Валя отпугнул кота, но баба Маша не успокаивалась и продолжала трястись. Тогда Валентину пришло в голову (не без влияния модных в то время псевдорелигиозных американских ужастиков), что в борьбе с чертями помогают иконы. Он не поленился вытащить из-под кровати бабулин чемодан, покрытый сантиметровым слоем пыли, достать оттуда её икону с нечитаемыми чёрными ликами в потускневшем серебряном окладе и водрузить на подоконник примерно в том месте, где ранее сидел кот. И что бы вы думали? Баба Маша перестала трястись, глубоко вздохнула и уснула, как показалось Вале, с улыбкой на лице.

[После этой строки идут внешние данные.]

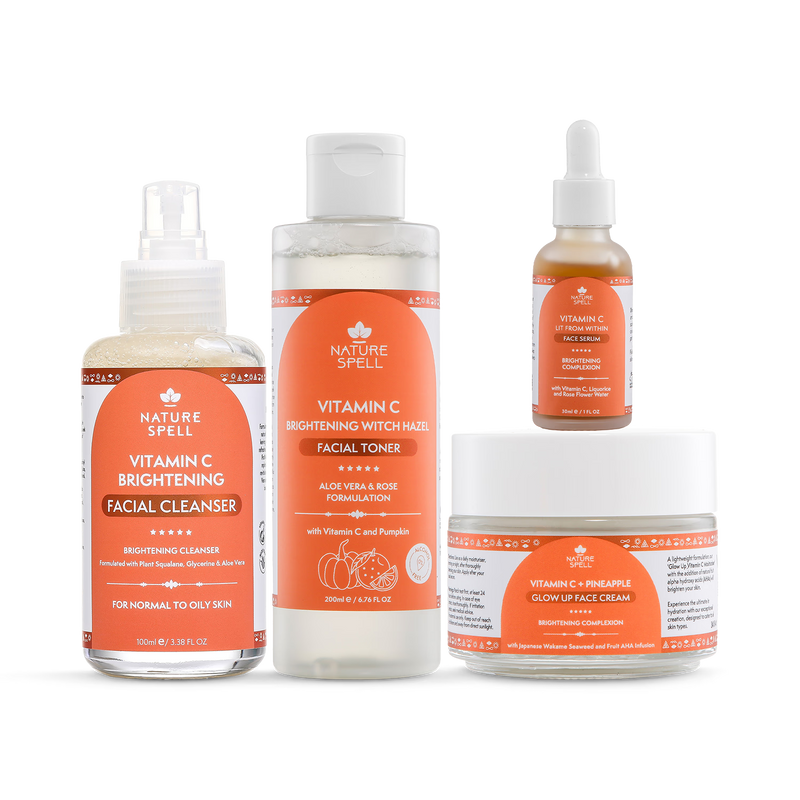 Nature Spell Vitamin C and Fruit AHA skincare set, imported from the UK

Померла она утром на третий день, крепко держась за спинку кровати скрюченной рукой.
Когда разобрали её чемодан, нашли ненадёванный, послевоенный ещё комплект белья, приготовленный «на смерть», банку тушёнки 1949 года и два вышитых деревенских полотенца. Валя вспомнил спор бабушки с мамой после ежегодного семейного посещения Пискарёвского кладбища. Мама в разговоре за столом упомянула статую Родины-матери с венком в руках. Баба Маша удивлённо спросила: «С каким венком?» «Ну, с венком, она в руках его несёт». «Так то ж не венок», — укоризненно сказала бабушка. «А что же?» Баба Маша пожевала губами и сказала, как отрезала: «Полотенце». Все засмеялись, а папа спросил: «А зачем полотенце-то?» «Мёртвых обтирать», — сказала бабушка. Валя тогда подумал, что, наверное, так оно и есть. Венок в такой ситуации был бы совершенно лишним.

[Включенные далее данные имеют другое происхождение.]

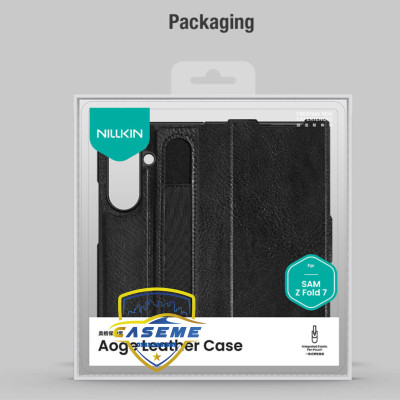 Bao Da Nillkin Aoge Leather Case Chính Hãng Cho Samsung Galaxy Z Fold7 – Sang Trọng, Siêu Bền, Bảo Vệ Toàn Diện - Hàng Chính Hãng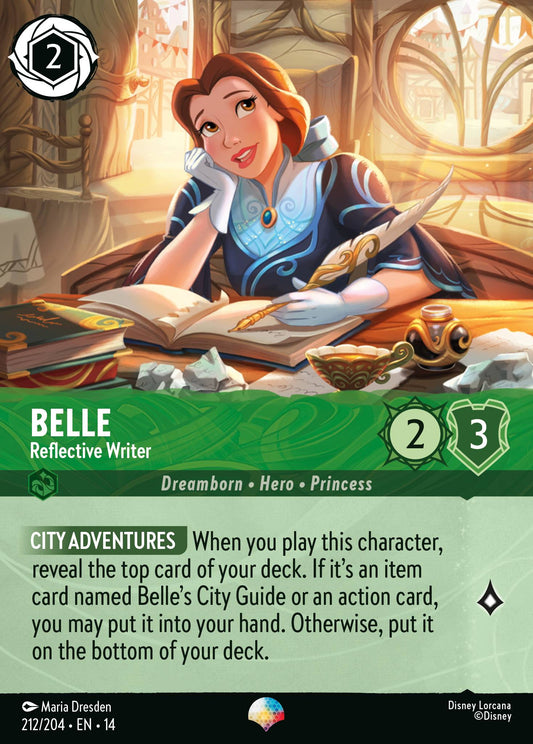 Belle - Reflective Writer (Epic) - Disney Lorcana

Надев крестик, Валентин почувствовал себя более защищённым, в том числе и в буквальном смысле: «от внезапной смерти», «от авиакатастрофы» или чего-нибудь подобного, непредсказуемого. Кроме того, он ощутил некую гордость не гордость, радость не радость, но, скажем так, уверенность от обращения «к корням», возвращения к «исторической парадигме» (да мало ли какие ещё мог бы подобрать слова человек, закончивший философский факультет).

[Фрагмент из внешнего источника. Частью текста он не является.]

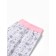 Children's sliders "bunnies", white/pink color, height 68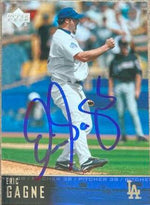Eric Gagne Signed 2004 Upper Deck Baseball Card - Los Angeles Dodgers - PastPros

Те времена — а речь идет о конце 80-х, разгаре горбачевской перестройки, ещё до перехода её в фазу кризиса, — Шажков вспоминал с некоторой ностальгией, давно уже вышедшей из моды, так как сейчас поздние 80-е годы прошлого столетия принято ругать — да и как бы есть за что, ведь они привели к социальным, моральным и экономическим потрясениям последовавших за ними 90-х. Однако, если без предвзятости оценить то время, для горячего и оптимистичного юноши, заканчивавшего учебу на философском факультете, это был кайф! Его бросало из огня да в полымя: от глобализма до русского космизма, от Ницше и Фрейда до русской религиозной философии, от Николо Макиавелли до индийской политики ненасилия. А телевидение? Встаешь утром — а тебе не пищащую заставку о четырёх кругах по углам показывают, а музыкально-информационную программу Каково? Забыли уже. А дискуссии везде и обо всем? А книжки и журналы? Словом, для себя Валентин решил, что за духовную нирвану конца 80-х он готов простить последовавший бардак 90-х.
90-е годы — это отдельный разговор. Скажи мне, что ты делал в 90-е, и я скажу тебе, кто ты. Часто и говорить не надо: и так видно. А иногда говорить уже не с кем.